Most of us wouldn’t be so charitable.

Julian Assange has been reported as suggesting that the editor of the Guardian is part of a Jewish conspiracy of writers against him.

And Charlie Sheen has also been accused of antisemitism this week saying he hated Chaim Levine though he has strongly denied the accusation and has received support from, er, Mel Gibson.

What is going on? If people in the public eye can give vent to such feelings, how prevalent is antisemitism more broadly?

The Community Security Trust, a charity which monitors attacks on the Jewish community, says that last year there were 639 incidents of violence, threats or abuse against Jewish people in the UK. This was a drop on the previous year, though still the second highest total since they began collecting records in 1984 and a rise on 2008.

The CST is measured in its response. Mark Gardner of the CST said about this year’s figures: ‘antisemitism is not the most important thing in British life, but clearly there is a significant problem’. That doesn’t mean he is complacent. Far from it. He believes the situation is certainly worse than a decade ago but is also clear that it is not the whole story of the Jewish experience in the UK.
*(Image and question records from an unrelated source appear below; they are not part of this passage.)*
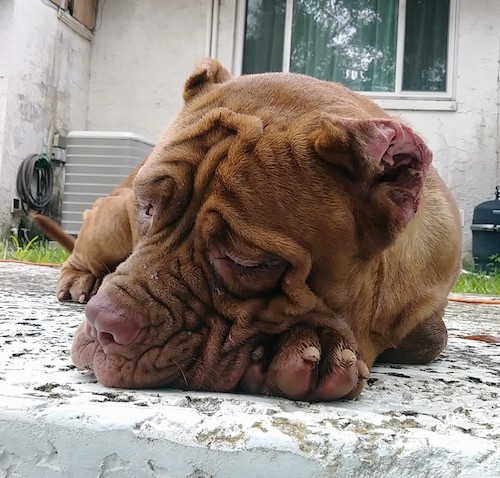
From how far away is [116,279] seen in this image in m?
1.67

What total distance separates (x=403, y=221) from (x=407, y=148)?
0.17m

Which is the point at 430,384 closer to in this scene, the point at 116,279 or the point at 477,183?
the point at 116,279

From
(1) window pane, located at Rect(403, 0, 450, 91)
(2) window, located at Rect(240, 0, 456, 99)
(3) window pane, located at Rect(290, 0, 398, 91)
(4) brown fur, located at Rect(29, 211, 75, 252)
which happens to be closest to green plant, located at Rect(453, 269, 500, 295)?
(2) window, located at Rect(240, 0, 456, 99)

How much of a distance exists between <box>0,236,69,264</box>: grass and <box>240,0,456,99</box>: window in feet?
11.4

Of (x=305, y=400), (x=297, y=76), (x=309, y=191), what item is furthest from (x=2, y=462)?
(x=297, y=76)

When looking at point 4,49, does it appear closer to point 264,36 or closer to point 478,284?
point 264,36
Antisemitic comments are not just a story of the comments but also of the reaction. It is one thing to make such comments but the measure of a society is how it responds. Galliano was immediately sacked. Others who have engaged in racist comments – remember Ron Atkinson a few years ago – also lost their jobs. That probably wouldn’t have happened a generation or two ago but it would be wrong to be complacent about this.

It has become fashionable to attack political correctness as a symbol of an excessively uptight society where people fear making jokes or being pounced upon by the thought police. But words matter, and tone matters. Over the years we have changed the terms used in everyday life. This change in vocabulary is important because it signals what is acceptable and what isn’t. There may be times when political correctness has gone over the top but let us not fall for the attack on it, because the change in vocabulary that has happened over the years has been overwhelmingly in the progressive direction.

And that also means that the laws we pass are an important signal of where we stand as a society. Laws against race hate and for the advancement of equality – most of them passed by Labour governments – exist for a very good reason.

Galliano and others illustrate what the CST has found out at a community level. That there is indeed a problem out there. The law has a role to play. But far more important is how we view what these people say. And that is an ongoing battle.